Les contrats d’assurance temporaire subiront l’incidence la moins importante, avec un effet relativement faible sur le CBR. Le provisionnement maximal, le CNAP et le CBR de l’assurance-vie universelle feront l’objet du plus grand nombre de modifications, afin de les rapprocher davantage des types de produits classiques, comme l’assurance avec participation.

DROITS ACQUIS

Les contrats déjà en vigueur auront des droits acquis. Il existe cependant des situations où un contrat perdra son statut de contrat avec droits acquis et sera assujetti aux nouvelles règles :

  • si le contrat est transformé d’un type d’assurance-vie à un autre type. Un contrat d’assurance temporaire qui est transformé en un contrat d’assurance permanente après le 31 décembre 2016 perdra son statut de contrat avec droits acquis.
  • si la couverture qui est ajoutée au contrat doit faire l’objet d’une tarification médicale. Cela comprend les augmentations du montant de la couverture, ajouts d’une garantie d’assurance-vie temporaire au contrat ou remplacements d’une personne assurée au titre du contrat.

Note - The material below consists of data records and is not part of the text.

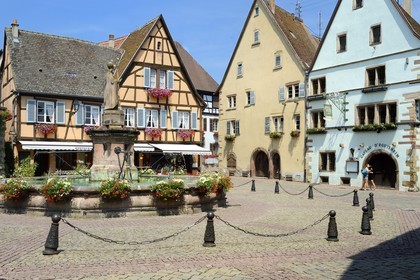 France, Haut Rhin, Eguisheim, labelled Les Plus Beaux Villages de France (The Most Beautiful Villages of France), Castle square, the fountain topped by a statue of Pope Leo IX native of the village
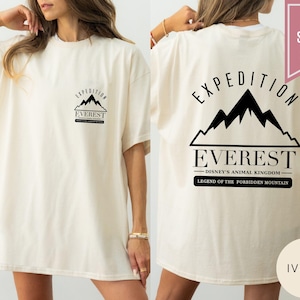 Op de afbeelding: Ivoor kleurig T-shirt met zwarte tekst en bergontwerp. De voorkant heeft een kleine bergafbeelding met de tekst "EXPEDITION EVEREST". De achterkant toont een grotere bergafbeelding met de tekst "EXPEDITION EVEREST" en "DISNEY'S ANIMAL KINGDOM".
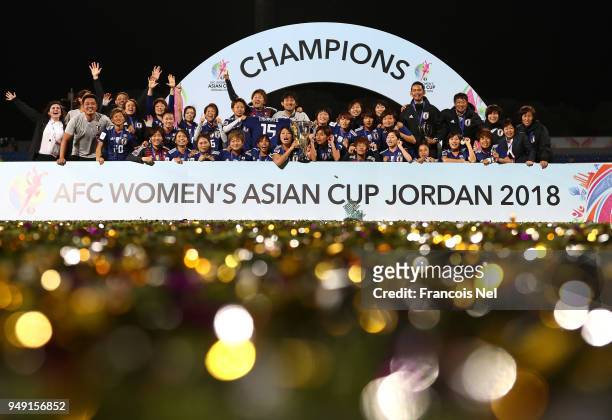 Players of Japan pose with the trophy after winning the AFC Women's Asian Cup final between Japan and Australia at the Amman International Stadium on...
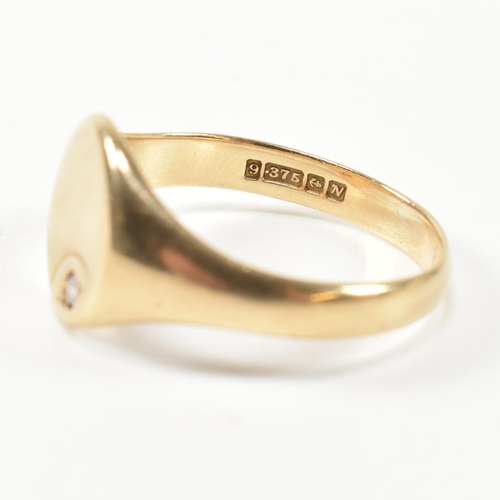 226 - A hallmarked 9ct gold and CZ signet ring. The 9ct gold signet ring having an oval face set to the to... 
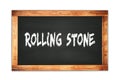 ROLLING STONE text written on wooden frame school blackboard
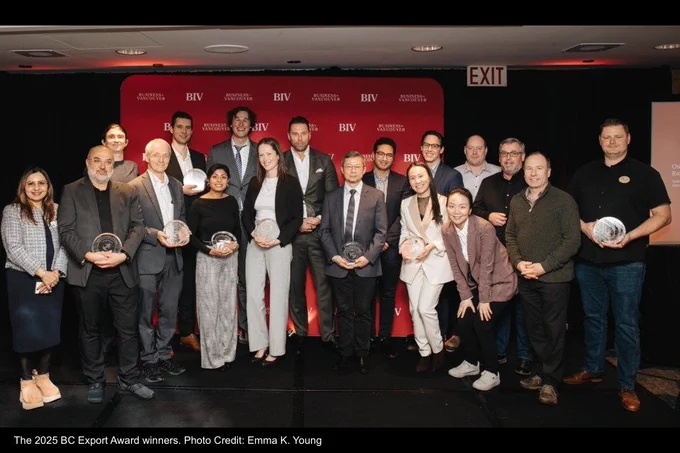 Participants at the BC Export Awards standing on stage in front of a red backdrop, holding awards and smiling. Photo Credit: Emma K. Young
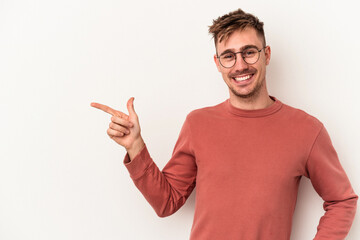 Young caucasian man isolated on white background smiling cheerfully pointing with forefinger away.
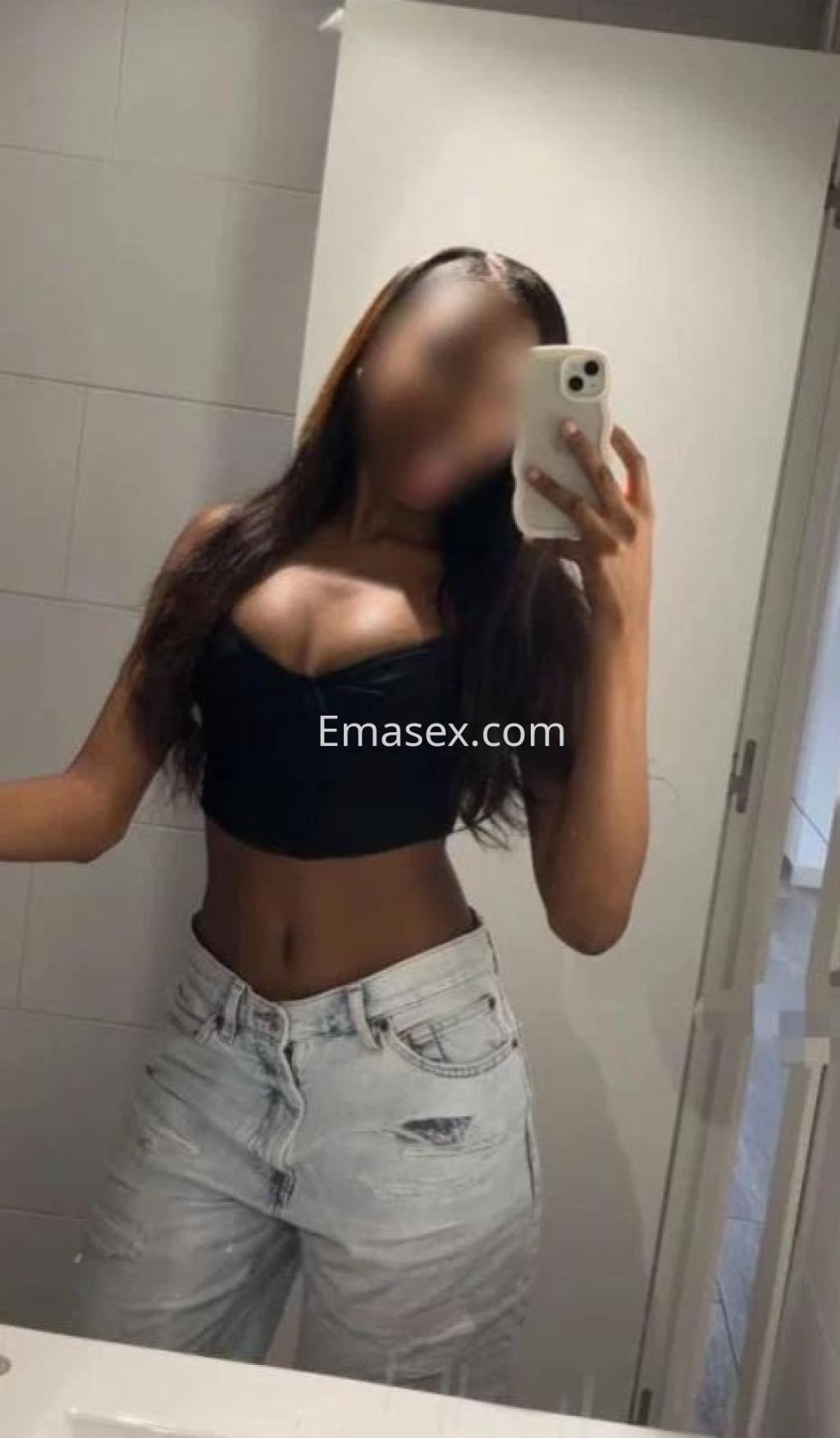 La escort en Lugo se toma una selfie en el espejo, vistiendo un top negro y jeans ajustados claros.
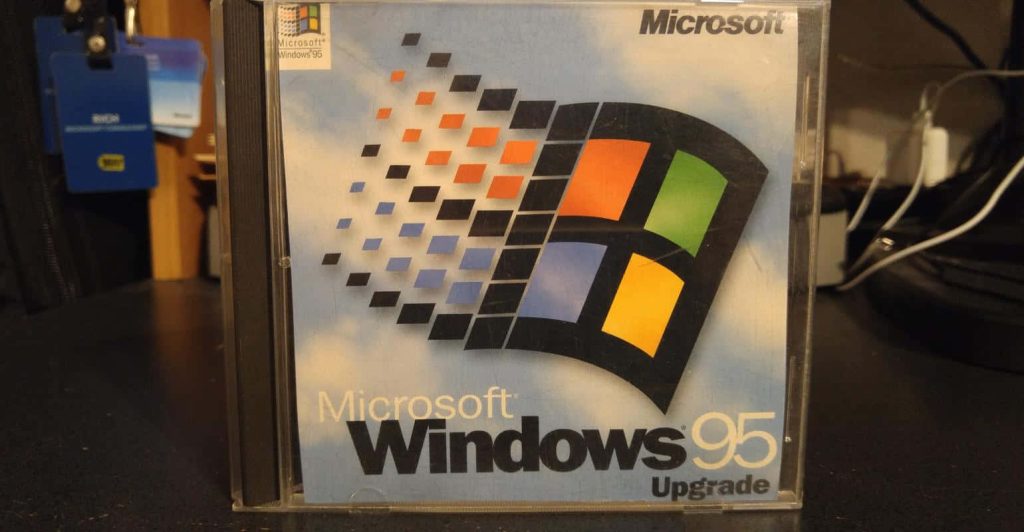 Microsoft Windows 95 Upgrade CD jewel case with iconic multicolor logo on blue background Wallpaper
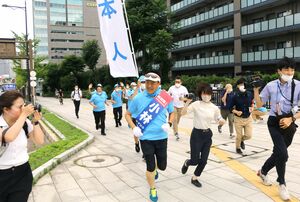 新潟市中心部を走りながら支持を呼びかける小林一大氏(中央)=6月26日、新潟市中央区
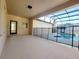 Covered patio featuring a screened-in pool area with a safety fence for protection at 14521 Tanja King Blvd, Orlando, FL 32828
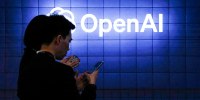 Visitors look at their phone next to an Open AI logo on a blue tiled wall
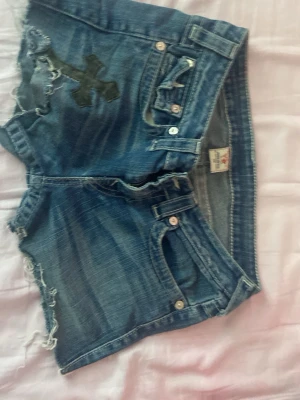 Blå jeansshorts från true religion - Säljer ett par blå jeansshorts från true religion  med råa kanter och slitningar. Shortsen har en mörk korsdetalj på ena benet och klassisk femficksdesign. Tillverkade i USA av bomull. Perfekta för en avslappnad stil!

Certaines opérations n’entraîneront pas la perte du statut de contrat avec droits acquis, même si une tarification médicale est requise, notamment :

  • Changement de tarif de fumeur à non-fumeur
  • Réduction de la surprime
  • Transfert de propriété

Il est extrêmement important de préserver le statut de contrat avec droits acquis pour les contrats établis avant le 1er janvier 2017. S’il y a des modifications de contrat à apporter qui pourraient causer la perte du statut de contrat avec droits acquis, le propriétaire du contrat devrait les faire avant que les nouvelles règles entrent en vigueur.

EN CONCLUSION

Peu importe les modifications au test d’exonération, le besoin de protection d’assurance-vie demeure le facteur déterminant dans les décisions liées à tout contrat d’assurance-vie. Les nouvelles règles présenteront de nouvelles occasions, et les contrats existants seront protégés contre la perte de leur statut à condition d’éviter certaines modifications. Effectuez une analyse approfondie des besoins des clients pour déterminer s’il est dans leur intérêt d’apporter ces changements avant 2017. Advocis a publié une page d’information (en anglais uniquement) sur les modifications à l’exonération d’impôt. Un article a également été publié à ce sujet sur conseiller.ca.